> [Requests]:
**a)** Which R packages are named in the web scraping notes?
**b)** How would you sum up the web scraping notes in two sentences?
**c)** In the web scraping notes, which function is used to keep the script from breaking when a link is broken?

> [Selected excerpt]:
-- -- --

Things to think about

Make sure your script can handle errors17:

  • CSS-selectors change over time (if you’re planning to run your script again in future, you should check)
  • links stop working (page names change, or they stop existing)
  • not all pages are necessarily the same (some elements may be missing from some pages) — see the “job type” variable above, for instance
  • sites time out (that can break your script if you don’t account for it)
  • the script might take a long time to run; how can you track progress?
  • what other things might break your script?

Putting it all together

Approach: One function to clean an individual element; One function to clean an individual post (clean multiple elements and store the result as a tibble); One loop to extract links to individual posts over multiple pages and to store these in a list; One loop to iterate over a list of links, to apply the post cleaning function, and to store the result in a list (a list of tibbles); finally, to collapse the list of tibbles into a single data set, and to export to your chosen location.

Bells and whistles: I use the purrr package’s possibly() function to deal with errors (so my script doesn’t break when a link is broken); I use the progress package to show me, in my console, how far along the scraping is.

## Libraries ----

library(tidyverse) ## for data manipulation (various packages)

-- -- --

Items from a data source
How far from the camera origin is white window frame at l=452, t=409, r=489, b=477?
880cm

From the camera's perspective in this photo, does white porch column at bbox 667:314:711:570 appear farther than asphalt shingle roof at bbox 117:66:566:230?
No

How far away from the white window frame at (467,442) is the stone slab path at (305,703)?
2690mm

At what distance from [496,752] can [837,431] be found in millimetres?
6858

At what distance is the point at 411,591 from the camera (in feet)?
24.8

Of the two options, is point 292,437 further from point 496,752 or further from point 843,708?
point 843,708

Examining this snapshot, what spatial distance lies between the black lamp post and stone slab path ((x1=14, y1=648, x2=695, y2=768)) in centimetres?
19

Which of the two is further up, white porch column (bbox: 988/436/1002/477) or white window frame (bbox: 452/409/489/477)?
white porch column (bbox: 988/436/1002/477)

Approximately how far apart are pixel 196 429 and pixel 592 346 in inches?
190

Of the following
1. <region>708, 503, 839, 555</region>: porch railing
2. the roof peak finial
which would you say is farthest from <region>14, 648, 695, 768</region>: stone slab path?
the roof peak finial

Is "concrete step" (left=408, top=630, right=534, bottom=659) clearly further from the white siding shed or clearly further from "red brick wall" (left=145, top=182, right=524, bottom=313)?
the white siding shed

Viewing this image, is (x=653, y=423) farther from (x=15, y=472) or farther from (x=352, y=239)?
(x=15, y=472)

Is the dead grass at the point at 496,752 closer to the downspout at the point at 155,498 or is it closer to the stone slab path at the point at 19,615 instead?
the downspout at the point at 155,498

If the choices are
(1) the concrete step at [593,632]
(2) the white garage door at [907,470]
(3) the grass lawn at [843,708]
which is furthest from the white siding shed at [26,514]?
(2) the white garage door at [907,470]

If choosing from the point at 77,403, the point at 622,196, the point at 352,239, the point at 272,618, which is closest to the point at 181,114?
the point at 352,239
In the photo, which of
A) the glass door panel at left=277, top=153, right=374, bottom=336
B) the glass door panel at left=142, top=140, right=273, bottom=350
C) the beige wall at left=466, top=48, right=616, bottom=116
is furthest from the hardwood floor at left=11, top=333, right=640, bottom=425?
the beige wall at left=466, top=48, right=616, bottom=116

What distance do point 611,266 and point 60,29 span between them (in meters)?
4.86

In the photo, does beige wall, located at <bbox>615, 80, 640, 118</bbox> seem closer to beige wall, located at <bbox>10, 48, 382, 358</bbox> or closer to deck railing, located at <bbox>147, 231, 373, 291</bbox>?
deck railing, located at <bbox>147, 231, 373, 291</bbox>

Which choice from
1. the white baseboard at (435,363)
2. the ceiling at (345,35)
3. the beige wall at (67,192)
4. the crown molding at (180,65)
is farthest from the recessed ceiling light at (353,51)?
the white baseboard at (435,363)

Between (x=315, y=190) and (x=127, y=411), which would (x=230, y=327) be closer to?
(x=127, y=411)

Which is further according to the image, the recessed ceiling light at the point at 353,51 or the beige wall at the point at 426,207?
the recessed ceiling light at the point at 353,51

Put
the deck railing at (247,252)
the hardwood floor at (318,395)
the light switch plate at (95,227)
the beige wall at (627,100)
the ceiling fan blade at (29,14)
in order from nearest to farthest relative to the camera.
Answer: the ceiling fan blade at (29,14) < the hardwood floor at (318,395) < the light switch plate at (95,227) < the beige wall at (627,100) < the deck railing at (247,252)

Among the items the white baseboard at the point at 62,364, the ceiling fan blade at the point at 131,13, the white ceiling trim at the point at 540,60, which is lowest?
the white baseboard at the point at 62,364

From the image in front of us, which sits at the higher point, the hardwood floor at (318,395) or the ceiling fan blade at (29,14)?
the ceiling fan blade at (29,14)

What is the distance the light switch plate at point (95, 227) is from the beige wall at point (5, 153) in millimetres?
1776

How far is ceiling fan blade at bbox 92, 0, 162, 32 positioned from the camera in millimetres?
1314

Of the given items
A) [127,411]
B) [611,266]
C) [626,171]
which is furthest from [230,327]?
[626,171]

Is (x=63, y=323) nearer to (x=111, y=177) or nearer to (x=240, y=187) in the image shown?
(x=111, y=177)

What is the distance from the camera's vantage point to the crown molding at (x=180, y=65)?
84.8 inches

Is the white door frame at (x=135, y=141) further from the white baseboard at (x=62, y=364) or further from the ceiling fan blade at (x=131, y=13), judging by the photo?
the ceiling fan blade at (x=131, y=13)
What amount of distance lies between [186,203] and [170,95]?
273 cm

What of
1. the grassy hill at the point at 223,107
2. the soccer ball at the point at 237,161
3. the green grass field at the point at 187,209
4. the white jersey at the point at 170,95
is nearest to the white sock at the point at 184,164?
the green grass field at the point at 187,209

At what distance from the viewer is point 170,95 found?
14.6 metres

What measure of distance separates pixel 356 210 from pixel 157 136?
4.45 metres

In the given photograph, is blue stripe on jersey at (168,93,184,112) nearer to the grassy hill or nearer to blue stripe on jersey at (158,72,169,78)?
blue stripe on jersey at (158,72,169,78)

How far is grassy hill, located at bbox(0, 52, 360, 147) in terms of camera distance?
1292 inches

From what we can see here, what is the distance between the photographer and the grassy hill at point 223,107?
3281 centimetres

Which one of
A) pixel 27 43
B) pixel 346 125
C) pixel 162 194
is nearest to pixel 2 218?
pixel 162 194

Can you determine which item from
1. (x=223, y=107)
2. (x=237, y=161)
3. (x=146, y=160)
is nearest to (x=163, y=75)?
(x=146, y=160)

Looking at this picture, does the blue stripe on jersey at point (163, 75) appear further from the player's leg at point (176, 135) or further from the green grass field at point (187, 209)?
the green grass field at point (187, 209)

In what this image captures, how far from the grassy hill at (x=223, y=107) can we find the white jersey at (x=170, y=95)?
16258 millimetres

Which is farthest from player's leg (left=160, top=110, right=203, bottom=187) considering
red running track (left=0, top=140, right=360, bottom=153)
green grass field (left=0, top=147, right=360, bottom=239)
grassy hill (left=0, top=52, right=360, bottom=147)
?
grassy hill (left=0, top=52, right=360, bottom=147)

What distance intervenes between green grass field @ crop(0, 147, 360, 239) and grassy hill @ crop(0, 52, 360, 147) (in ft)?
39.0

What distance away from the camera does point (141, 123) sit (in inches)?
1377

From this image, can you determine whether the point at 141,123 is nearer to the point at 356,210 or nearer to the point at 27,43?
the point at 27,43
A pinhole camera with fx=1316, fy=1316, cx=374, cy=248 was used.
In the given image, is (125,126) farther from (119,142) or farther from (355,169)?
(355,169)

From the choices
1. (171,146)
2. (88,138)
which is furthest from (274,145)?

-- -- --

> [Exercise responses]:
**a)** purrr, progress, tidyverse

**b)** A scraping script should handle errors such as changing CSS selectors, broken links, pages that differ from one another, and sites that time out. The approach uses functions to clean single elements and posts and loops to gather links and apply the cleaning, then collapses the resulting list of tibbles into one data set for export, with purrr's possibly() handling errors and the progress package tracking progress.

**c)** The possibly() function from the purrr package.